While nivolumab alone and nivolumab combined with ipilimumab both resulted in significantly longer progression-free survival than ipilimumab alone, the combination was found particularly effective (more so than nivolumab alone) in patietns with PD-L1-negative tumors, the researchers explained.
Rapid Discovery
Taken together, these studies represent a collective breakthrough in melanoma treatment. All of these newer agents offer increased and sometimes doubling of life expectancy. These studies also seem to suggest that combination regimens will be the future of melanoma care. For example, the viral agent Imlygic could potentially even be used in combination with lymph node removals/SLN procedures.
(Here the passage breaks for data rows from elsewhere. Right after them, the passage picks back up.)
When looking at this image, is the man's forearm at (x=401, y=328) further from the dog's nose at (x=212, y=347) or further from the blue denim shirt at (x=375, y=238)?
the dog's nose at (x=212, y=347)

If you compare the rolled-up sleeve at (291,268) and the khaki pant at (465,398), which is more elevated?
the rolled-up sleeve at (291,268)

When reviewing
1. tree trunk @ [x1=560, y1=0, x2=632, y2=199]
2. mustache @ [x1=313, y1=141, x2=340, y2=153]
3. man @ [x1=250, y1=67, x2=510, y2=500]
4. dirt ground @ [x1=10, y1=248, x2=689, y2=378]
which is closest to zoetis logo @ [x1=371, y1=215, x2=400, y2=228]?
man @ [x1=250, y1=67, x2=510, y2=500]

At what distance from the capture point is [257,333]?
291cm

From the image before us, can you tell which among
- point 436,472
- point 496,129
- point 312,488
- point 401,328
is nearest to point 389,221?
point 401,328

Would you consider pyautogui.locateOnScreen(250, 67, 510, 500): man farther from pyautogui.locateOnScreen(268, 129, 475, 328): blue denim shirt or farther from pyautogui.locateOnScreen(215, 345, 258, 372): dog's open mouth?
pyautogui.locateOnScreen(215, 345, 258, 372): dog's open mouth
The continued development of new agents and successful combinations is also a reflection of progressive scientific understanding of the genetic profile of melanoma. After years of discussion and slow discovery, progress is occurring at a rapid pace. In addition, the recent understanding of genetic testing for risk stratification of thin melanomas leading to the identification of stage IB and IIA patients who may be at risk for recurrence (despite negative SLN), may lead to prophylactic use of these new agents to disease free patients to modify future risks. There is no question that the world of melanoma is changing—just as the world of psoriasis has—right before our eyes. n
Jonathan Wolfe, MD is an Associate Professor of Dermatology at the University of Pennsylvania.
1. J Clin Oncol. 2015 Sep 1;33(25):2780-8. doi: 10.1200/JCO.2014.58.3377. Epub 2015 May 26.
2. N Engl J Med. 2015 Jun 25;372(26):2521-32. doi: 10.1056/NEJMoa1503093. Epub 2015 Apr 19.
3. N Engl J Med. 2015 Jul 2;373(1):23-34. doi: 10.1056/NEJMoa1504030. Epub 2015 May 31.